Chroniques

par laurent bergnach

récital Bojan Gorišek
œuvres de Crumb, Glass, Pärt et Satie

MIDEM / Palais des Festivals, Cannes
- 29 janvier 2008
le pianiste slovène Bojan Gorišek en récital à Cannes, au MIDEM Classique
© ziga koritnik

Ceinte par la mer Adriatique, l’Italie, l’Autriche, la Hongrie et la Croatie, la Slovénie est riche de ses forêts (plus de la moitié du territoire), de ses montagnes (le mont Triglav figure sur le drapeau officiel) et de sa stabilité économique. Elle peut aussi se montrer fière de ses atouts culturels : ainsi, le 8 février, jour de la Fêtede la Culture slovène (Slovenski kulturni praznik), coïncide avec le décès de France Prešeren (1800-1849) – poète romantique dont les mots servirent à créer l’hymne national au moment de l’indépendance de 1991, et dont le portrait circule via la pièce de deux euros –, tandis qu’en octobre la capitale accueille le festival de musique contemporaine organisé par l’Ensemble Slowind. Anciennement attachée à l’empire austro-hongrois, puis formant l’une des six républiques de l’ex-Yougoslavie, cette terre peuplée par quelques deux millions d’habitants a rejoint l’Union européenne en 2004 ; pour la première fois, depuis le 1er janvier dernier, elle en préside le Conseil. En phase avec cette actualité, le MIDEM lui propose de mettre en avant ses artistes, sur les grandes scènes [lire notre chronique de la veille] comme sur les plus modestes.

Diplômé de l’Académie de musique de Ljubljana, Bojan Gorišek poursuit des études à Cologne auprès d’Herbert Henck et devient le principal pianiste slovène à défendre l’art d’aujourd’hui – en particulier celui de ses compatriotes Milko Lazar, Aldo Kumar et Marij Kogoj (1892-1956), un ancien élève de Schönberg dont il livre aujourd’hui Bagatelle. Connu pour son intérêt pour la musique minimaliste, l’interprète (né en 1962) débute ce récital avec une pièce d’Arvo Pärt. Dans les années soixante-dix, ses compositions sérielles comme celles utilisant le collage ou d’inspiration religieuses vaudront à l’Estonien (né en 1935) d’importantes inimitiés. Après de sérieuses remises en question, Für Alina (1976) marque une rupture avec ses premières œuvres et l’apparition du style tintinnabulum qu’explique le créateur : « Je travaille avec très peu d’éléments – une ou deux voix seulement. Je construis à partir d’un matériau primitif – avec l’accord parfait, avec une tonalité spécifique.
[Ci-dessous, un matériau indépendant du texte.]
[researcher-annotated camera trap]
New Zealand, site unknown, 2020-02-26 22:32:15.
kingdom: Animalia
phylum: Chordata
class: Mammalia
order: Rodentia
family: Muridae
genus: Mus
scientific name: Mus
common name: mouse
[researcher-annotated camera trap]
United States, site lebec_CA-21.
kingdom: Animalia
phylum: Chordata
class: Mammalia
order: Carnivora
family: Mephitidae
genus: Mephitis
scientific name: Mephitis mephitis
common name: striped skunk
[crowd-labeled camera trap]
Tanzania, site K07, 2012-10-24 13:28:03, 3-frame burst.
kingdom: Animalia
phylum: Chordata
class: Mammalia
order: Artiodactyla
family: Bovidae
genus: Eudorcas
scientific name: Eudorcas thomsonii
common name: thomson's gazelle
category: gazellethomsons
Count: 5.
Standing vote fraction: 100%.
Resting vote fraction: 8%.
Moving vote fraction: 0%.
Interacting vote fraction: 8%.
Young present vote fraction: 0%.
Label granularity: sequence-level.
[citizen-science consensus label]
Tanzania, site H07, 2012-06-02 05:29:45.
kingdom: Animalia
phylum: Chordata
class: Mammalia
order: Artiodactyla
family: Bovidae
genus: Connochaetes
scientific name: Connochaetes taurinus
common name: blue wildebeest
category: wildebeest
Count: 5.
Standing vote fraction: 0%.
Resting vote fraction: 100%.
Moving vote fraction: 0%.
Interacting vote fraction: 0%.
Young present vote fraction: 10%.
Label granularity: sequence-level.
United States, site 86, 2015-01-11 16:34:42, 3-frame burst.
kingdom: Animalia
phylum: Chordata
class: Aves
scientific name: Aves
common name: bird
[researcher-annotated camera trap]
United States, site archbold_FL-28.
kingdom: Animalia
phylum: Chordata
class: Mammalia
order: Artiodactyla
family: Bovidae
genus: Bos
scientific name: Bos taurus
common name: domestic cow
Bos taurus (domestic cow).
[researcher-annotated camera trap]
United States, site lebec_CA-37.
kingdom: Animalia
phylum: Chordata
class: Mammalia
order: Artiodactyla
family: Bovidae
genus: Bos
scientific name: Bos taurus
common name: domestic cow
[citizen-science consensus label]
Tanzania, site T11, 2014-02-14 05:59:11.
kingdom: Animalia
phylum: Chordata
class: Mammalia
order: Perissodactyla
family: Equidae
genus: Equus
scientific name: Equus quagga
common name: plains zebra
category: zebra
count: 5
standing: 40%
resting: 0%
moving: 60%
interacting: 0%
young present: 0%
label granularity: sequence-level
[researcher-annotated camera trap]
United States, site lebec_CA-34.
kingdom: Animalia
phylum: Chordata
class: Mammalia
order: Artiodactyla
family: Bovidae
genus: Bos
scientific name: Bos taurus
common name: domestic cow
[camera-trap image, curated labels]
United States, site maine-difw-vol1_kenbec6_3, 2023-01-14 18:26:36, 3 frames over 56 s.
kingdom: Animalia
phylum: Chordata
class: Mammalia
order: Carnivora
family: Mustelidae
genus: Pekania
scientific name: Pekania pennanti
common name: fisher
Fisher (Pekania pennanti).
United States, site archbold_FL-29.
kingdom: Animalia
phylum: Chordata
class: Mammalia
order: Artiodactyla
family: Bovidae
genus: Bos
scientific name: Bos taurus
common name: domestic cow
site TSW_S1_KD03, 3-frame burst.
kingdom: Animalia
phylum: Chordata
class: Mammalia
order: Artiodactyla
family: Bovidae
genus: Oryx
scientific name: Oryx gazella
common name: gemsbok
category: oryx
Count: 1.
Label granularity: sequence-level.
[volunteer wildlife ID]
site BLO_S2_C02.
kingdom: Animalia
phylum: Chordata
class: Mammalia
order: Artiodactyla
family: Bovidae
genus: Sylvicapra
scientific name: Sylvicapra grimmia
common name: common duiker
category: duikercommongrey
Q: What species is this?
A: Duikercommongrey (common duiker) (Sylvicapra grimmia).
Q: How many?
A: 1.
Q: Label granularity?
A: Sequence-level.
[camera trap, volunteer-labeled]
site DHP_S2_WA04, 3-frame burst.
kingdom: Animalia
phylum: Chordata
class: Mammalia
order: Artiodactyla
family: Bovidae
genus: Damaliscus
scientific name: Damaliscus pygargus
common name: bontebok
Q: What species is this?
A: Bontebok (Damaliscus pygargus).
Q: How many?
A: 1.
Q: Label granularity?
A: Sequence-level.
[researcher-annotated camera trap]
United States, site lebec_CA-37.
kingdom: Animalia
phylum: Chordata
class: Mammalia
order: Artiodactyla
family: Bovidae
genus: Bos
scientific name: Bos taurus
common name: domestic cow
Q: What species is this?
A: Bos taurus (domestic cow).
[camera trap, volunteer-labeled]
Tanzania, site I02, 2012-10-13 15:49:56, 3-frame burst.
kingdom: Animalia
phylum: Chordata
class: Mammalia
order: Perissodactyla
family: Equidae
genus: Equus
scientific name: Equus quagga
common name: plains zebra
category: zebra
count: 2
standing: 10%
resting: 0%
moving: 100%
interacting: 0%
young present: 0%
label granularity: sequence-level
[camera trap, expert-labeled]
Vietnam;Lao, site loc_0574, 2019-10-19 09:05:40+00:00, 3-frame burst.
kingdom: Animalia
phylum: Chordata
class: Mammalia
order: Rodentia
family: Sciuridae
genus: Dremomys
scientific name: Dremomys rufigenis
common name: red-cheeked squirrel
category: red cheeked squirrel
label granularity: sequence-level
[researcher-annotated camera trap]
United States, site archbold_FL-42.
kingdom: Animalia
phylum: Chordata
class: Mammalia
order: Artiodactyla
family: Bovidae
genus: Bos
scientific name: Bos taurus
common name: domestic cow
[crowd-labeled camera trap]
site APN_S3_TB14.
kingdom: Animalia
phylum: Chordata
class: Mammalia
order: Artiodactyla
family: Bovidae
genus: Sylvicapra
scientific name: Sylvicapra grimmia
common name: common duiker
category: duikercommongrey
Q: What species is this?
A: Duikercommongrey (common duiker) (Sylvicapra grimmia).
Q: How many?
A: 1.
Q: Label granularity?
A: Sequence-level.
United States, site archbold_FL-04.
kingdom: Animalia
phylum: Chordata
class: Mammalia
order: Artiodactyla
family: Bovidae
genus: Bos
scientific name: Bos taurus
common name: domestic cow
Les trois notes d’un accord parfait sont comme des cloches ». La modulation est donc ignorée.

Autre fait marquant de sa carrière : Gorišek a enregistré une intégrale des pièces et mélodies pour piano d’Erik Satie (dix CDs parus en 1995 chez Audiophile Classics). Avec Gnossienne I, IV et V, le pianiste prouve qu’il sait nuancer, en plus d’installer un climat. Au fil des portées, le tempo très lent permet de faire entendre des notes lisztiennes, des réminiscences de Bach, des échos de cymbalum ou des atmosphères bluesy. De même, sa régularité de frappe sert-elle idéalement Metamorphosis I, III et IV (1988) de Philipp Glass, ainsi qu’Orphée’s Bedroom – deuxième mouvement de The Orphée Suite for piano (2003), suivant de dix ans l’opéra de chambre inspiré par le film de Cocteau –, Wichita Vortex Sutra (1988) qui emprunte son nom à un poème d’Allan Ginsberg (1966), et un extrait de Glassworks, donné en guise de bis. Enfin, des quatre disques consacrés à George Crumb, le musicien offre Twin Suns en soignant le contraste, Tora ! Tora ! Tora ! avec une grande agilité, et Dream Images très délicatement.